Please reproduce the lines below word for word, beginning with the line that contains "What does the" and continuing through the line that contains "From the photograph".

++++ Data rows

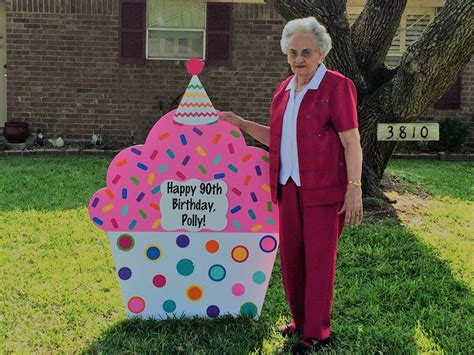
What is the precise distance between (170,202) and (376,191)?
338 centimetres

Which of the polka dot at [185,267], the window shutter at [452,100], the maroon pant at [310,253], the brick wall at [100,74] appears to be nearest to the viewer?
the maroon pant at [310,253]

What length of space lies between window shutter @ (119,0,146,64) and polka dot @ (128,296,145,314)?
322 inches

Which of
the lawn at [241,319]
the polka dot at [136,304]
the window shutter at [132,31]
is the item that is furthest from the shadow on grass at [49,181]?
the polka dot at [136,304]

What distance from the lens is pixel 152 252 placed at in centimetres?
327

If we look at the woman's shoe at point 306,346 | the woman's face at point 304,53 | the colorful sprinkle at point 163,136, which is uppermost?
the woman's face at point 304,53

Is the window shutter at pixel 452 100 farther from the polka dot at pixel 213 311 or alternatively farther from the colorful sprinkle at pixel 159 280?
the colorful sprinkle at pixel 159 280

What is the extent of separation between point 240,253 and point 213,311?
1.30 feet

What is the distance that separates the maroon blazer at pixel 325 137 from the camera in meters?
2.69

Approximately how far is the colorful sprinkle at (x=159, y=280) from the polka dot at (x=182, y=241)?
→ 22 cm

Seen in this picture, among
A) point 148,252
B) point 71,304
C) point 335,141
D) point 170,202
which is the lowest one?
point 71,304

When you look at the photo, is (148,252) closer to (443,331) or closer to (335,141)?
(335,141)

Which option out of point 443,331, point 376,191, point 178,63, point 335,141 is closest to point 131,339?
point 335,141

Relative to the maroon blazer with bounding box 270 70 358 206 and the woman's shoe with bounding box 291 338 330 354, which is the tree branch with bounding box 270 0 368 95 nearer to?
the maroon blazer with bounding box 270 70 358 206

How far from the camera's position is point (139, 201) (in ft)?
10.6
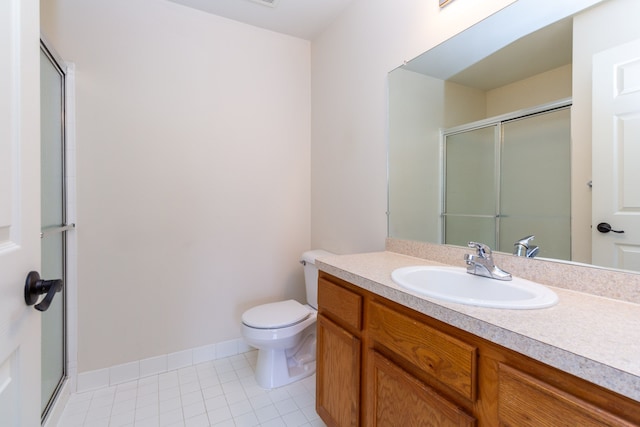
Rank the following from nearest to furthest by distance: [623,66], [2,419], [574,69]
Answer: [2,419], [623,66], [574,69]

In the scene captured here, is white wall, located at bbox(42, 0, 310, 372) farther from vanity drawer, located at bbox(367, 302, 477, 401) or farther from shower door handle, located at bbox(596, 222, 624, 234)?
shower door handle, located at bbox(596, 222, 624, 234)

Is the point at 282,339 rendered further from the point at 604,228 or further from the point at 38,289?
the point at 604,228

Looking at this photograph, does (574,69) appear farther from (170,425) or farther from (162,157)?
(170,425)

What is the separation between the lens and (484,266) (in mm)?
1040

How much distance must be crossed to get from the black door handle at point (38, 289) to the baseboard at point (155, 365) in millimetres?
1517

++++++++
++++ Data rows

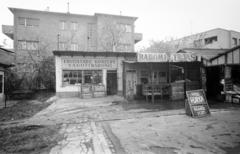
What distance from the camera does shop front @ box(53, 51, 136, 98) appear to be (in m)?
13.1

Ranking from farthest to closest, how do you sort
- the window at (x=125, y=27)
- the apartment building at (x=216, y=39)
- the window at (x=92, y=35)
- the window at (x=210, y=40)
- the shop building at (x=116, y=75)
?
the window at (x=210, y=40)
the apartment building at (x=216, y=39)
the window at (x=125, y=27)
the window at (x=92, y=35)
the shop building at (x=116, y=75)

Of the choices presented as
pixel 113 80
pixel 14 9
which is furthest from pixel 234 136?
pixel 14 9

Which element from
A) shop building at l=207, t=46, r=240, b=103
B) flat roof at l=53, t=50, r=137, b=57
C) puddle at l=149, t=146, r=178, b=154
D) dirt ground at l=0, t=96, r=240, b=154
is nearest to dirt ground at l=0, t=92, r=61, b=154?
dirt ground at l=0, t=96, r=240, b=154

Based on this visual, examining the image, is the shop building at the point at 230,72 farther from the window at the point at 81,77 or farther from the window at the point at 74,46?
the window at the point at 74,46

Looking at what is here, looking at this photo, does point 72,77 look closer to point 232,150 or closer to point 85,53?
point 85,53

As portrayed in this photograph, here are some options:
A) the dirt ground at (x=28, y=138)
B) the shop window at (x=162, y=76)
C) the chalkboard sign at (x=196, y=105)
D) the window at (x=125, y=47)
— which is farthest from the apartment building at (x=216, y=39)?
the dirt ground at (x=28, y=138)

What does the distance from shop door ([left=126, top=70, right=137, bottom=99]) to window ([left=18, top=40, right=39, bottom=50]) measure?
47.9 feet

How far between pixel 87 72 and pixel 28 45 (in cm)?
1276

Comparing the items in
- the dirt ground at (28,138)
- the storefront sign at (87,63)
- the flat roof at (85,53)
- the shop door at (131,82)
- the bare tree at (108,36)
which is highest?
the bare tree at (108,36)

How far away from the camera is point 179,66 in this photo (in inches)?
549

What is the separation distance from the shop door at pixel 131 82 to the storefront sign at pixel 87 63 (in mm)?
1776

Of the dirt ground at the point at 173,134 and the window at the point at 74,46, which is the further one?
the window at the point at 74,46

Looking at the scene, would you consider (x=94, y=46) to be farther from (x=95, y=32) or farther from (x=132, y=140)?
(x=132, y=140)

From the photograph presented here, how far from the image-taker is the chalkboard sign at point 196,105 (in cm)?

++++++++

Solution to this task
What does the distance from shop door ([left=126, top=70, right=137, bottom=99]) to window ([left=18, top=40, right=39, bottom=50]) measure?
47.9 feet

How far between pixel 87 72 and pixel 28 45 (in cm)?
1276

Comparing the items in
- the dirt ground at (28,138)
- the storefront sign at (87,63)
- the flat roof at (85,53)
- the shop door at (131,82)
- the bare tree at (108,36)
which is highest?
the bare tree at (108,36)

How far away from the camera is point 179,66 in this photo (in inches)?
549

What is the separation distance from the shop door at pixel 131 82 to the storefront sign at pixel 87 63 (in mm)?
1776

Of the dirt ground at the point at 173,134 and the window at the point at 74,46, which is the further one?
the window at the point at 74,46

Looking at the scene, would you consider (x=94, y=46) to be farther from (x=95, y=32) or farther from (x=132, y=140)?
(x=132, y=140)

From the photograph presented here, how far from the image-taker is the chalkboard sign at point 196,105 (in cm)?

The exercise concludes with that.